Nettoyage du site archéologique de la Villa Pardigon

0

Le site de Pardigon est situé à proximité de la plage du Débarquement et du parking de Pardigon à La Croix Valmer. Il est un site riche par les vestiges romains qu’il y abrite. Mais ce lieu connaît régulièrement des invasions d’espèces végétales parce que non entretenu. Faute d’entretien depuis 3 ans, cette zone présente un danger d’incendie et obligent les élus de la commune à intervenir avec l’aide de l’association Aristide Fabre. Catherine Huraut, adjointe municipale en charge de l’environnement, participait ce jeudi 30 novembre 2017 au débroussaillement des lieux car « c’est devenu une véritable poudrière où les mimosas, pistachiers recouvrent les ruines. C’est désolant car on ne voit plus le site. »
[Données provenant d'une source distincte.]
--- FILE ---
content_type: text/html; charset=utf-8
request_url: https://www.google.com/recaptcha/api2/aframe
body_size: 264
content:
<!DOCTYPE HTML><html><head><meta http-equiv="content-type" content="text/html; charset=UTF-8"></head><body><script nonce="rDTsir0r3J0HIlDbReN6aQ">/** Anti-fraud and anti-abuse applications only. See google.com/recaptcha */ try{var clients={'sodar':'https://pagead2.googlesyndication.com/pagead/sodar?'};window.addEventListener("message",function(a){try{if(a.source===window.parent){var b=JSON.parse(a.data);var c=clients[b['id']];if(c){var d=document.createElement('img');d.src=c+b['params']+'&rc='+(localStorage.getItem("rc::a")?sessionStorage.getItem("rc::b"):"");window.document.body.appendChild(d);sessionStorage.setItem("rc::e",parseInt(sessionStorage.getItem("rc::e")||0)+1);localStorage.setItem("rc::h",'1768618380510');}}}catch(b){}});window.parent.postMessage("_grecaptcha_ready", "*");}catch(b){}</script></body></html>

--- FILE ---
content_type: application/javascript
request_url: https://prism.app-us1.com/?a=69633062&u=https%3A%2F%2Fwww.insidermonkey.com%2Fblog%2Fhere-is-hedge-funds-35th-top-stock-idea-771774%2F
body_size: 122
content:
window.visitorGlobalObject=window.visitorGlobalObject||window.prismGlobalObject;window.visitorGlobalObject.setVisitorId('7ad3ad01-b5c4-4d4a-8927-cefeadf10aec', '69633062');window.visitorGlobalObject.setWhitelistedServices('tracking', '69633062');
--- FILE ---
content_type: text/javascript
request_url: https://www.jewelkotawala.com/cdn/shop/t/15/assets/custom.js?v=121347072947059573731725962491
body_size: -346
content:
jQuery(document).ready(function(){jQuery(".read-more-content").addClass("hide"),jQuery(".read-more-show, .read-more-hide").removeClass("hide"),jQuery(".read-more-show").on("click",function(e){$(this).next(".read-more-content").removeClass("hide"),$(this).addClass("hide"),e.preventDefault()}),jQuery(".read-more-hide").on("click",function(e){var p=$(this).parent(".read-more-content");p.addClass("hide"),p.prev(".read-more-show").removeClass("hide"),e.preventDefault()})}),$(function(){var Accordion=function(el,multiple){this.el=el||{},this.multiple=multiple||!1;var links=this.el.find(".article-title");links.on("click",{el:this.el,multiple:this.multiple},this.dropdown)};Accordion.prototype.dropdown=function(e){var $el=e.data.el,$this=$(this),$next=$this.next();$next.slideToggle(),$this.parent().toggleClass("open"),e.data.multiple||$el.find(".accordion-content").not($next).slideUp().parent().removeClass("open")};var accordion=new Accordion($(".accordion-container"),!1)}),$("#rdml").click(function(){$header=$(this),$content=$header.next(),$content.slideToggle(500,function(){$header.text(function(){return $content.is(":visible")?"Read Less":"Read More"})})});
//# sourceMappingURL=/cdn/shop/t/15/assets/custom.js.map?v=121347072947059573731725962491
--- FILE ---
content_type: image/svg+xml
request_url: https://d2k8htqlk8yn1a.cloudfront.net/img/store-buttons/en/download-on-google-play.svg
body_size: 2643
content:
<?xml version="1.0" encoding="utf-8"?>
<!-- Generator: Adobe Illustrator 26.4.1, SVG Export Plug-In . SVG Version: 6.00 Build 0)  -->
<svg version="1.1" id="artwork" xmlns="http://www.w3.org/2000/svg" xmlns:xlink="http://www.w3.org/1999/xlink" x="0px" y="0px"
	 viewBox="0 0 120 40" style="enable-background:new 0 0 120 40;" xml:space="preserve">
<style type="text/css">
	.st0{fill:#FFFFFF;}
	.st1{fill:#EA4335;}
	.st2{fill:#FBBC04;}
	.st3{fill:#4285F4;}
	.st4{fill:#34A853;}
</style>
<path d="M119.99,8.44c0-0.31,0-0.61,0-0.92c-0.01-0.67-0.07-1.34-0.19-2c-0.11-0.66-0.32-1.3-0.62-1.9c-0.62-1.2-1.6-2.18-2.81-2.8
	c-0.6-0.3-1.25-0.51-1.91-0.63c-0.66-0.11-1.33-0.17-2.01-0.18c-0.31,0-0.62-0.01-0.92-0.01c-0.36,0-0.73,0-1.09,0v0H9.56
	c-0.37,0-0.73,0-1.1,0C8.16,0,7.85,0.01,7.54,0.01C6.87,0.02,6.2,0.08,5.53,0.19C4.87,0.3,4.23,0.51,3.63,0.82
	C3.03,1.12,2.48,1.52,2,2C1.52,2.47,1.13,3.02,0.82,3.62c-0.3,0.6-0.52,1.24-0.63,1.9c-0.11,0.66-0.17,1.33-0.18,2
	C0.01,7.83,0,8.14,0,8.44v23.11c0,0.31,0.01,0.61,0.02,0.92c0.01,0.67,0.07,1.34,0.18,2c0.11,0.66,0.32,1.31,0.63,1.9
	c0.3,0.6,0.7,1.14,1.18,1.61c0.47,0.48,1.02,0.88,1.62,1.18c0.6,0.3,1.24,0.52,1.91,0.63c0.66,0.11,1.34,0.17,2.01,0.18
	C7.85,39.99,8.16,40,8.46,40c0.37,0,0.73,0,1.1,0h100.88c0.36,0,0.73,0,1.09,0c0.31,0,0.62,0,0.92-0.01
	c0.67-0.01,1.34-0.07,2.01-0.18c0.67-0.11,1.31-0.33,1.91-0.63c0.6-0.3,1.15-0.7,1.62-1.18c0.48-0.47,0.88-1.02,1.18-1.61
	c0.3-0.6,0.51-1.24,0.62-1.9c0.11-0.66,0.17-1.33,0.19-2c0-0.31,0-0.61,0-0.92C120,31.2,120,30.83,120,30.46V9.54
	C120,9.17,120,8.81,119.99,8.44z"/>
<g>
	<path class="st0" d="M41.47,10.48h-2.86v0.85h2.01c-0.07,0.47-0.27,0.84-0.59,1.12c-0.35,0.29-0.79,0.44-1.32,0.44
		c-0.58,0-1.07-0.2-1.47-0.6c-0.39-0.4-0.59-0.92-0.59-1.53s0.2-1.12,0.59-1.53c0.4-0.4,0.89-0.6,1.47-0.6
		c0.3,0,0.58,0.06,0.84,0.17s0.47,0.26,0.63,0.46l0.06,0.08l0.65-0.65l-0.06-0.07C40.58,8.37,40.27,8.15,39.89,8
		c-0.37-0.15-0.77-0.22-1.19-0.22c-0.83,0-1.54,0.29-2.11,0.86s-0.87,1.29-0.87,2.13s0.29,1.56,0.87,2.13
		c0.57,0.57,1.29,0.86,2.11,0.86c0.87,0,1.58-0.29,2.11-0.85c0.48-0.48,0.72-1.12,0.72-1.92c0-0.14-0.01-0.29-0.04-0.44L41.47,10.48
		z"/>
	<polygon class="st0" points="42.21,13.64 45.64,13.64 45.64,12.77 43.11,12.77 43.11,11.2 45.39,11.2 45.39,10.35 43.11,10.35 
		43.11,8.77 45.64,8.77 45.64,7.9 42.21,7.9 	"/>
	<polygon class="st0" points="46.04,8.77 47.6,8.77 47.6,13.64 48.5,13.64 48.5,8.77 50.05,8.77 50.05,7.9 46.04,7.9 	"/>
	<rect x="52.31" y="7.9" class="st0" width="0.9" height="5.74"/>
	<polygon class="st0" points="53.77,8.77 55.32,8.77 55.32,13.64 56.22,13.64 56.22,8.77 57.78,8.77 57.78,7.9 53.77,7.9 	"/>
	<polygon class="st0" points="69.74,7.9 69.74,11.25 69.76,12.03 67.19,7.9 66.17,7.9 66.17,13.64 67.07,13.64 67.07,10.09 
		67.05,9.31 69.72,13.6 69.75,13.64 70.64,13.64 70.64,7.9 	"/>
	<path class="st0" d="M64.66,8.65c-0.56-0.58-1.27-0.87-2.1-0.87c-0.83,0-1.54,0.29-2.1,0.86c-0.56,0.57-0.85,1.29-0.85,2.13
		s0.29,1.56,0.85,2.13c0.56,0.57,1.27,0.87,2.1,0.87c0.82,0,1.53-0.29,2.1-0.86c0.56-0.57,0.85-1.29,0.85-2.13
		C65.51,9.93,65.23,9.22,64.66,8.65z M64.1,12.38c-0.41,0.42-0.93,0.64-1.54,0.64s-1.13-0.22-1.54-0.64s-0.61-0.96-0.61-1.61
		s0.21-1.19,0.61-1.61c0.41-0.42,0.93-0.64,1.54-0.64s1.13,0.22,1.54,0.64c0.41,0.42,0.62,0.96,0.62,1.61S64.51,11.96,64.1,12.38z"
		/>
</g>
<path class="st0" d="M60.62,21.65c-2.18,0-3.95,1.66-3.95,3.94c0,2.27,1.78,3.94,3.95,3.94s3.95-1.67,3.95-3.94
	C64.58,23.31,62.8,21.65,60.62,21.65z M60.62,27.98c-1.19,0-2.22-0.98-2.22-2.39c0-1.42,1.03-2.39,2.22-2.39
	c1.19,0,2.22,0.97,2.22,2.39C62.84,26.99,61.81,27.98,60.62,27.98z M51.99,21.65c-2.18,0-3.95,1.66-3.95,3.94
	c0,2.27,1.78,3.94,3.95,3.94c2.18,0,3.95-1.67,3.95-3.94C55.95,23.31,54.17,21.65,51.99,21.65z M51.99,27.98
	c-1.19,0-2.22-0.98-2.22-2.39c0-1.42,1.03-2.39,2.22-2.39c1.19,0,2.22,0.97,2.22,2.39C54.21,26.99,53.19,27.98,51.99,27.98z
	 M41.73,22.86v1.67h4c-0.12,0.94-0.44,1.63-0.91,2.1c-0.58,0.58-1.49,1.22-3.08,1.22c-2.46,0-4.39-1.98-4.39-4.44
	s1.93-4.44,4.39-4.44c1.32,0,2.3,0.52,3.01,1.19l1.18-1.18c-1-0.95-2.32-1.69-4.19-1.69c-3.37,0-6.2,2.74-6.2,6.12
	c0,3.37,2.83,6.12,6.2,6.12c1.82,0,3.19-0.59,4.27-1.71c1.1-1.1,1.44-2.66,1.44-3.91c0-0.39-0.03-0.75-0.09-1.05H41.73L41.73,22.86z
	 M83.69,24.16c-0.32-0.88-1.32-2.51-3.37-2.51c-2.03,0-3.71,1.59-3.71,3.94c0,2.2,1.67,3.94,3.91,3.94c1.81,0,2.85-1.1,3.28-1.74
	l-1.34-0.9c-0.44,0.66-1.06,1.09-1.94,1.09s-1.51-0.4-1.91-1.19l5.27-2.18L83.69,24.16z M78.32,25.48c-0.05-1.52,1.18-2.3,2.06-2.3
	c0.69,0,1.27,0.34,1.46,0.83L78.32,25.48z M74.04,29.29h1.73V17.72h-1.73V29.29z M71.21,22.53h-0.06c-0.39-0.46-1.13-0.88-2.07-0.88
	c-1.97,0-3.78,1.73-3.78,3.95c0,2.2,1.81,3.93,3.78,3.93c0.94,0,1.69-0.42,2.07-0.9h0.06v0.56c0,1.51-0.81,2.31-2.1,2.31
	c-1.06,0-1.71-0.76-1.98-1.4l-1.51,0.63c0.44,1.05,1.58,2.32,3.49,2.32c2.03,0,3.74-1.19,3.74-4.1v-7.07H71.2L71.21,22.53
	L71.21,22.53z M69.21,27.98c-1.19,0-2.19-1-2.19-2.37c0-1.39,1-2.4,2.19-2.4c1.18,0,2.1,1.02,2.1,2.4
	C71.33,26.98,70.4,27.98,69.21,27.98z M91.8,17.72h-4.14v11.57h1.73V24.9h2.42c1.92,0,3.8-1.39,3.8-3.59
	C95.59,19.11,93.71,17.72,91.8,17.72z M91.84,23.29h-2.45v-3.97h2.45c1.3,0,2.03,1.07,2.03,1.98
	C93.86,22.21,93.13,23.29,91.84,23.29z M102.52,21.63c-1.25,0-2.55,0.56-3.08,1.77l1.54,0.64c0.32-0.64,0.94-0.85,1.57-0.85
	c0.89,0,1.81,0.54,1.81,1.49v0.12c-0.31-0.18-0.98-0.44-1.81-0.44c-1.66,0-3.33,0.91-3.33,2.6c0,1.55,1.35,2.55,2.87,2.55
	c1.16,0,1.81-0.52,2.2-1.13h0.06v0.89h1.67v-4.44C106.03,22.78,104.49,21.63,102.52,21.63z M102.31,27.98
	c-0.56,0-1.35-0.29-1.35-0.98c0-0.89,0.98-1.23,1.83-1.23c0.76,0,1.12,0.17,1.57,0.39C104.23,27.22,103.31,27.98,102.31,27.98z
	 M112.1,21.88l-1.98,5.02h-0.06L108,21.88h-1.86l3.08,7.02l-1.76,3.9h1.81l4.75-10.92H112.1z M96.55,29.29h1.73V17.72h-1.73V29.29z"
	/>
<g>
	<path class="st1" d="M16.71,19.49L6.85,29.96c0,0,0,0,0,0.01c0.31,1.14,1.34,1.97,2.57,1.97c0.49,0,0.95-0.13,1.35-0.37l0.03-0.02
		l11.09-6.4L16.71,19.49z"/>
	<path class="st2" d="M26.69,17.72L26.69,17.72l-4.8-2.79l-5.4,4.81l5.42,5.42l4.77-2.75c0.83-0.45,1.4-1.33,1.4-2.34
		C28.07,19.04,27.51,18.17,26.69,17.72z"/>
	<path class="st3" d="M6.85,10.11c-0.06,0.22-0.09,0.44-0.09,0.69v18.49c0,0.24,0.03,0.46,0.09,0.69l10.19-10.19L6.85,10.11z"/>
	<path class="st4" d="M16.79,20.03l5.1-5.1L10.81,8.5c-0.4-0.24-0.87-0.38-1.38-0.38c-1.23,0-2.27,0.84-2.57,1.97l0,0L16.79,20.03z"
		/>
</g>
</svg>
L’association Aristide Fabre sur site
Avec l’accord du propriétaire des terrains qui est le Conservatoire du littoral et de la municipalité, l’association Aristide Fabre oeuvre avec 12 de ses bénévoles et de leur président André Falconnet en enlevant broussailles et coupant herbes et branches autour et sur les ruines. Ils viennent du Muy et de tout le Golfe et écoutent tout en travaillant l’histoire de ce lieu énoncée par M. Falconnet : « entre 6 000 et 8 000 soldats de la légion d’Octave, neveu de Jules César, occupaient les lieux. Puis, cette villa a été remise à un des chefs de cette légion. (…) Notre objectif, précise André Falconnet, est de rendre visible les murs de la villa, de nettoyer l’intérieur des cases, sans fouilles, pour que le public puisse s’approprier ce patrimoine. En dégageant la vue, le visiteur comprendra la composition de la villa à l’aide de panneaux que seront positionnés en surplomb du site. »

Un site ouvert au public
« Les services mairie, explique Catherine Huraut, vont ouvrir du côté du parking du Débarquement, clôturer le site, réaliser des marches et installer des panneaux explicatifs en hauteur afin d’obtenir un point de vue en surplomb de la villa. La commune et le Conservatoire du littoral veulent ouvrir le site aux visiteurs au début de l’année 2018″. André Falconnet ajoute que « les Croisiens peuvent être fiers de leur patrimoine car ils ont là la plus grande villa maritime romaine du sud de la Gaule. Nos travaux nous permettent de retrouver leur état d’esprit, leur sens de la religion et leur manière de vivre. N’oublions pas qu’ils sont nos arrières arrières arrières… grands-parents. » Cette action s’inscrit complètement dans la devise de l’association composée de 3 mots-clés : connaître, faire connaître, protéger.

In fine, les ruines devraient être restaurées avec l’aide de la Direction Régionale des Affaires Culturelles.